How to Design a Tasteful Memorial Tattoo

girl with wet hair near a body of water, with tattoos on both arms

 Photo by Estela Shaddix on Unsplash

It's a painful experience when someone close to us passes away, and often we're overcome with a desire to do something to memorialize that person. Many people choose tattoos. It's a great way to honor someone that you've lost and to keep them close with you forever. Still, choosing the right design for a memorial tattoo can be a lot more difficult than choosing one for personal enjoyment.

Admittedly, it's best to wait until you have given yourself time to grieve and mourn your loved one before you make any decision about getting a tattoo. Making a permanent decision when your emotions are particularly high is rarely a good idea, and the last thing you want is something that reminds you of them in the moment, but you don't associate with their legacy. A memorial tattoo should reflect the personality and interests of the person you are memorializing, but it also does have to be something that you will be proud to wear on your own skin.
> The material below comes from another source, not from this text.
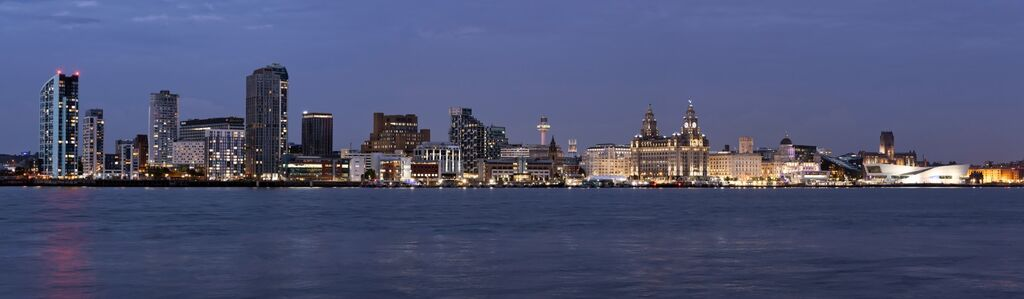 """""""The Iconic Liverpool Waterfront"""""""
A Unique Tattoo for a Unique Person

Typical memorial symbols like roses, crosses, and ribbons with the birth and death dates of the person can also be included in your design, but alone, they're not particularly unique or imaginative. If they were religious, or you are, religious symbols are a great idea—again, just don't get anything that really has nothing to do with them.

Think about this person as an individual first and foremost. Did they have any particular interests or hobbies? Almost everyone does. What stood out about them as a person? Maybe they rode a motorcycle, collected stamps, loved Bruce Springsteen or had a penchant for cooking. If you can think of something that represents what made them unique and special to you, that’s a good place to start. Search for imagery that represents them.
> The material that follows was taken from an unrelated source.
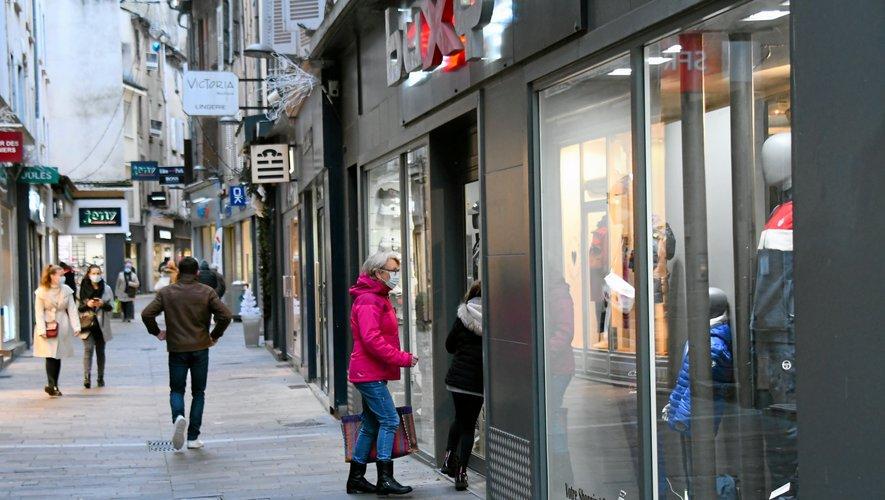 Certaines boutiques du centre-ville restent ouvertes entre midi et deux heures.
You should also consider how that person affected your life personally, and why they were special to you. If there was something in particular that bonded you together, is there an image that comes to mind that could be incorporated into the tattoo? If you enjoyed playing pool together, shared a love for crocheting, or liked hanging out at karaoke bars together, these things all conjure up images that could be included in a tattoo design.

Memorializing a Child

There probably isn't anything more painful than losing a child, no matter at what age. If the child was too young to have developed particular interests, there may not be any specific images that come to mind. A portrait of the child could be appropriate, as long as it won't cause intense sorrow when you see the tattoo. Angels, halos, and angel wings are also popular for child tattoos. Draw on how they made you feel more than anything—there's a bond only you shared with them, and that will help guide you.

Memorializing a Pet

Losing a pet can be like losing a member of your family, but it's often hard to capture a pet's essence in one image. Often, portrait tattoos are your best bet for pets, just make sure you get a good artist. You could also get a smaller tattoo that represents their species as a whole, but isn't necessarily as photorealistic or intensive as a portrait. Other pet-related tattoo ideas that are popular include paw prints and dog bones.
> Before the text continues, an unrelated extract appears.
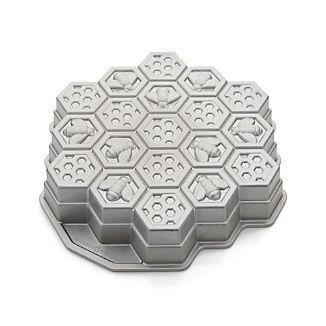 Nordic Ware ® Honeycomb Pull-Apart Pan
When You Didn't Personally Know Them

If you’re getting a memorial tattoo for someone you didn’t know personally, like a favorite musician or something to symbolize the many lives lost in a tragedy, it presents a special kind of challenge. You want to honor what that person (or those people) meant to you. Think about what best depicts that person in a positive light, or the tragedy in a way that would be considered honorable to others who would have been affected by the same situation.

Whatever design you come up with, the final decision is yours, as you're the one that will have it forever. Still, if you've taken the time to honor the person right, the tattoo will bring fond memories and honor them until you leave this world yourself.